• _SELECTED EXTRACT_:

★ ★ ★ ★

7. The expenditure outturn was 2.9 percentage points of GDP higher than budgeted. There were refugee-related expenditures of 1.3 percent of GDP, which were largely unanticipated but covered by donor support. Because of delays in the arrival of aid from relief agencies, the government had to provide for the shelter and basic needs of the first wave of refugees. After humanitarian organizations took charge of relief operations, the government continued to incur additional expenditures on utilities for camps, education, health care, special assistance to families hosting refugees, and operations to maintain social peace and border security. In addition, expenditures on the Social Assistance Program were about 10 percent higher than budgeted, which the authorities attribute to dislocations arising from the conflict, and expenditures for the Program for Employment were higher, reflecting an unexpected take-up in the program before its expiration.

★ ★ ★ ★

• _DATASET EXCERPTS_:
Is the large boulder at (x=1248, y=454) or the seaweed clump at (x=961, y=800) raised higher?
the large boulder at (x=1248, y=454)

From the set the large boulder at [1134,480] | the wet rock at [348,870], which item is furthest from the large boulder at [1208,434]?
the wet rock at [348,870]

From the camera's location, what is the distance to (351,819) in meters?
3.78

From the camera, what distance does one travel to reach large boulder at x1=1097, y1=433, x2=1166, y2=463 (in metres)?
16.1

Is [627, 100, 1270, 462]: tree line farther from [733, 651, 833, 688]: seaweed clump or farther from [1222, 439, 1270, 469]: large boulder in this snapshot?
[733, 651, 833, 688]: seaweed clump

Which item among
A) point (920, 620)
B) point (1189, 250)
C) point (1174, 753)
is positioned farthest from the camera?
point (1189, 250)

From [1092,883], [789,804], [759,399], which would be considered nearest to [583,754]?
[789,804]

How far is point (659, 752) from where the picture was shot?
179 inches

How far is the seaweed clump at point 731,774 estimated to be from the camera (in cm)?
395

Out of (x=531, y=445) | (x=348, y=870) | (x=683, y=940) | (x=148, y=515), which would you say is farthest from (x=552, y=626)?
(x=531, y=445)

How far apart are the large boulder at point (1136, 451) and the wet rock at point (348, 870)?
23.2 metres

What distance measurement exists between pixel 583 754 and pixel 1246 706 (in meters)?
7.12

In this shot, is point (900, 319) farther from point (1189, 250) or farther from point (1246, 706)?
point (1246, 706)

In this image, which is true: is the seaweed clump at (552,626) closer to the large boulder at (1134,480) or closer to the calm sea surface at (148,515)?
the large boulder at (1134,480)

★ ★ ★ ★

• _PROBLEM STATEMENT_:
Extract the full paragraph on the expenditure outturn, reproducing it word for word from above the items.

• _TASK OUTPUT_:
7. The expenditure outturn was 2.9 percentage points of GDP higher than budgeted. There were refugee-related expenditures of 1.3 percent of GDP, which were largely unanticipated but covered by donor support. Because of delays in the arrival of aid from relief agencies, the government had to provide for the shelter and basic needs of the first wave of refugees. After humanitarian organizations took charge of relief operations, the government continued to incur additional expenditures on utilities for camps, education, health care, special assistance to families hosting refugees, and operations to maintain social peace and border security. In addition, expenditures on the Social Assistance Program were about 10 percent higher than budgeted, which the authorities attribute to dislocations arising from the conflict, and expenditures for the Program for Employment were higher, reflecting an unexpected take-up in the program before its expiration.